Exploring Italian Language and Culture through “Second Life”
Giorgio Massei, Lecturer II in Romance Languages and Literatures, LSA (firstname.lastname@example.org)
Dr. Massei focused on exploring the possibilities of using Second Life as an environment for learning a second language. For this project, Giorgio created class assignments for students using an existing virtual space (such as the Italian villa) in Second Life. By asking students who took the class in the previous semester to complete the assignments, Giorgio gathered feedback from students on the assignments. The project places students in a virtual environment and enables them to learn language and cultural skills by interacting with native speakers and participating in virtual cultural events and gatherings.
Visit the blog where Dr. Massei is collecting students’ impressions of their Second Life activities:
The Next Step: Transforming Pedagogy with Technology
PJ McGann, Lecturer IV in Sociology, LSA (email@example.com)
Dr. McGann had a project goal to display information in multiple ways to motivate students, engage them in actively working with diverse historical materials, and thinking synthetically and critically about them in relation to course conceptualizations. Her TTI project focused on building an interactive multi-media timeline for use on Sociology 345 and 465. The timeline visually lays out social and conceptual issues related to the social regulation of same-sex sexuality and the emergence of Western “gay” identities. The timeline includes multiple ways to explore the data and related conceptual issues, and allows students to self-evaluate their understanding of the information. It also provides links to additional information and historical materials for those who wish to pursue particular topics in depth. The template for the interactive timeline is applicable to other Sociology courses such as Sociology 102 and 368.
Link to Prof.
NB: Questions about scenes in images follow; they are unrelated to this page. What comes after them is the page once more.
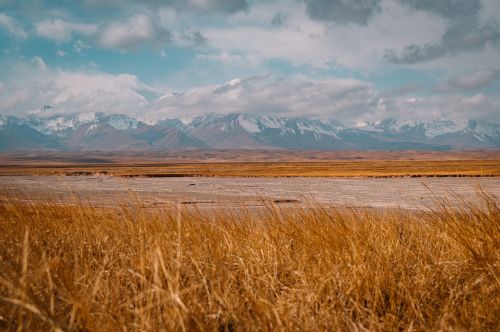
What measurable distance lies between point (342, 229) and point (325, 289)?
164cm

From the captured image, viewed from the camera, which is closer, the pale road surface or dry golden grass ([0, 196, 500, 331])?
dry golden grass ([0, 196, 500, 331])

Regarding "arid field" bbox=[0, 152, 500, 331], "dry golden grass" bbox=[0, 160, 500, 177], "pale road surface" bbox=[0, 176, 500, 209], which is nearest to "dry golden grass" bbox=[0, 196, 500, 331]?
"arid field" bbox=[0, 152, 500, 331]

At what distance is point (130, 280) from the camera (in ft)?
11.8

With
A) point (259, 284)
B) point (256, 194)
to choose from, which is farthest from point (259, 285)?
point (256, 194)

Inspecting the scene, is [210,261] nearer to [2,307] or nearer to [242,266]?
[242,266]

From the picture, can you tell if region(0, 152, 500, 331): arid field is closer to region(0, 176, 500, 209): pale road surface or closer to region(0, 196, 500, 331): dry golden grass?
region(0, 196, 500, 331): dry golden grass

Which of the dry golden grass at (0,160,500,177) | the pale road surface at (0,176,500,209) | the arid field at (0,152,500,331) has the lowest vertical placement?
the dry golden grass at (0,160,500,177)

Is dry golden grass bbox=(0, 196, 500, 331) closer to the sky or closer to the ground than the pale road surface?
closer to the sky

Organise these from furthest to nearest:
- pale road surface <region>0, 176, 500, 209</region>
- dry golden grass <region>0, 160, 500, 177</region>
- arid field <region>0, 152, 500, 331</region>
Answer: dry golden grass <region>0, 160, 500, 177</region> < pale road surface <region>0, 176, 500, 209</region> < arid field <region>0, 152, 500, 331</region>

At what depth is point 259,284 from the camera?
3516 mm

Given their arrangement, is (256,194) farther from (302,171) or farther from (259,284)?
(302,171)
McGann’s timeline:
Introducing Social Networking in the Study of Asian Cultures
Christi Merrill, Assistant Professor or Comparative Literature and Assistant Professor of Asian Languages and Cultures, LSA (firstname.lastname@example.org)
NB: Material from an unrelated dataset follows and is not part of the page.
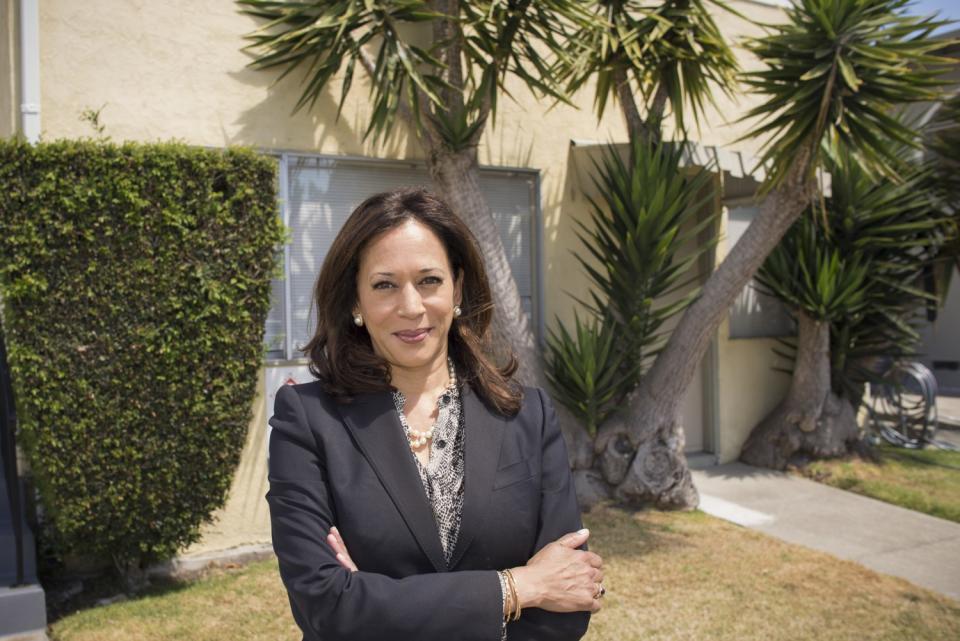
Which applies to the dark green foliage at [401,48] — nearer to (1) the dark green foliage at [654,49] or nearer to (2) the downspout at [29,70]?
(1) the dark green foliage at [654,49]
Dr. Merrill explored various social networking and concept mapping programs popular in public sites that might be applied to the university environment in the humanities. The project is designed to encourage and engage students in questioning through practical, interactive media applications and make meaningful links among the available taxonomies and divisions in the study of Asian cultures.
A sitemaker site was created for the course Introduction to Asia Studies and some areas are available for public viewing. Simply click cancel when asked to sign in.
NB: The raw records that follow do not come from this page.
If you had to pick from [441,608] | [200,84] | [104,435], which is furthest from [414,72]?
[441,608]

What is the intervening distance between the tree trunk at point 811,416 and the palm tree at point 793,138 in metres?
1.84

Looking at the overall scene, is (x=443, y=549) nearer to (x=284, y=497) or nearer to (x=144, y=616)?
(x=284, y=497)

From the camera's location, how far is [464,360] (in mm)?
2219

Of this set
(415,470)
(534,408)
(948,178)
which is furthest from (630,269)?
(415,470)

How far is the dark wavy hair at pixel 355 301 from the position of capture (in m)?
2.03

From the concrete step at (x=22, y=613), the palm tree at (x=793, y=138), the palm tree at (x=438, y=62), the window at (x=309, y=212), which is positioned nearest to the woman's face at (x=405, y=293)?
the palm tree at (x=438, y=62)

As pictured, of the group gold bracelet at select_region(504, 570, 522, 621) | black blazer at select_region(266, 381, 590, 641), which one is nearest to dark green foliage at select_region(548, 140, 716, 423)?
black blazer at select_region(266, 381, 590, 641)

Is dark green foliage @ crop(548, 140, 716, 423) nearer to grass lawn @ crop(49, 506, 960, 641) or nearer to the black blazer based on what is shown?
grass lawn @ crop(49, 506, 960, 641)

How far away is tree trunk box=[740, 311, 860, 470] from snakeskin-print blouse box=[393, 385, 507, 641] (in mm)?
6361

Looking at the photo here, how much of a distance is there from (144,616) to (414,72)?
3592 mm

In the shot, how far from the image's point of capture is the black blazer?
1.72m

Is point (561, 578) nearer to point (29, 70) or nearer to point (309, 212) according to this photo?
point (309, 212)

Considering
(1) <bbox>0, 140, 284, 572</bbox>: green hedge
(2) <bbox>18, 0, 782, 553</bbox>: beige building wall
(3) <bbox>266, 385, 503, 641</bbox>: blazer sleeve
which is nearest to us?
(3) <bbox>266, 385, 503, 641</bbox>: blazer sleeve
Creating Web-Based Exercises for Teaching Yiddish
Vera Szabo, Lecturer, Judaic Studies, LSA, (email@example.com)
Vera Szabo used her time in TTI to create interactive web-based exercises for teaching specific Yiddish vocabulary and grammatical structures. The interactive exercises are created in a software program called “Hot Potato” and the exercise template is useful for teaching other Yiddish courses and for other instructors as well.